== GIVEN PROBLEM ==
Rewrite the stretch from the line that contains "How far is the" through the end of the rows, changing "hanging cloth" to "draped cloth" and keeping everything else the same.

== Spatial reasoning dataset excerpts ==
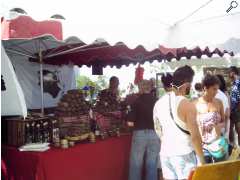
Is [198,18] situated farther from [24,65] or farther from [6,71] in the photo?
[24,65]

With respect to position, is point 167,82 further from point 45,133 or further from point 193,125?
point 45,133

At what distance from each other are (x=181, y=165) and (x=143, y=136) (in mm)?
1209

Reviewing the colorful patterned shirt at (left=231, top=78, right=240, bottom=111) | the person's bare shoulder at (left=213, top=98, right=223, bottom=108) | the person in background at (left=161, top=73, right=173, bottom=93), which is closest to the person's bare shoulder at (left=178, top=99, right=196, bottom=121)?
the person in background at (left=161, top=73, right=173, bottom=93)

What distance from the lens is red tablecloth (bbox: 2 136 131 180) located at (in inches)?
147

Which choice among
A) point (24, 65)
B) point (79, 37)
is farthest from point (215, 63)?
point (79, 37)

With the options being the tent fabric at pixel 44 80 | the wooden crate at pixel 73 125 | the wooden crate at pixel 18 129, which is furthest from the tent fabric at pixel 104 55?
the wooden crate at pixel 18 129

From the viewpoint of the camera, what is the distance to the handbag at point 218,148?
12.6 feet

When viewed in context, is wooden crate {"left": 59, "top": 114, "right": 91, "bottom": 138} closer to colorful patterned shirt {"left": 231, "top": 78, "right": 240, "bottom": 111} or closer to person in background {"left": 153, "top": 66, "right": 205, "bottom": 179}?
person in background {"left": 153, "top": 66, "right": 205, "bottom": 179}

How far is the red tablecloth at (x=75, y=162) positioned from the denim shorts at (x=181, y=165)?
126cm

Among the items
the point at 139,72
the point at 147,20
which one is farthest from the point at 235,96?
the point at 139,72

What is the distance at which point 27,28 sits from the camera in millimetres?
3238

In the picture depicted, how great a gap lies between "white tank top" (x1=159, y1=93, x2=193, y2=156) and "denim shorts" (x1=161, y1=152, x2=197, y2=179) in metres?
0.04

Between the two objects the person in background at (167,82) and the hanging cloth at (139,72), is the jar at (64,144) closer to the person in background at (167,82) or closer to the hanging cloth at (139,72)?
the person in background at (167,82)

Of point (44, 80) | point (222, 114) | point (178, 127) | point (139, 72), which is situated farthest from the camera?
point (44, 80)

== THE SOLUTION ==
How far is the red tablecloth at (x=75, y=162) positioned from the denim shorts at (x=181, y=165)?
126cm

Among the items
the point at 139,72
the point at 147,20
which one is farthest from the point at 235,96?
the point at 139,72

What is the distance at which point 27,28 sits from the camera in millimetres?
3238

In the picture depicted, how great a gap lies between "white tank top" (x1=159, y1=93, x2=193, y2=156) and "denim shorts" (x1=161, y1=152, x2=197, y2=179) in metres?
0.04

Between the two objects the person in background at (167,82) and the draped cloth at (139,72), is the jar at (64,144) closer to the person in background at (167,82) or closer to the draped cloth at (139,72)?
the person in background at (167,82)

Of point (44, 80) | point (222, 114) | point (178, 127) | point (139, 72), which is situated farthest from the camera?
point (44, 80)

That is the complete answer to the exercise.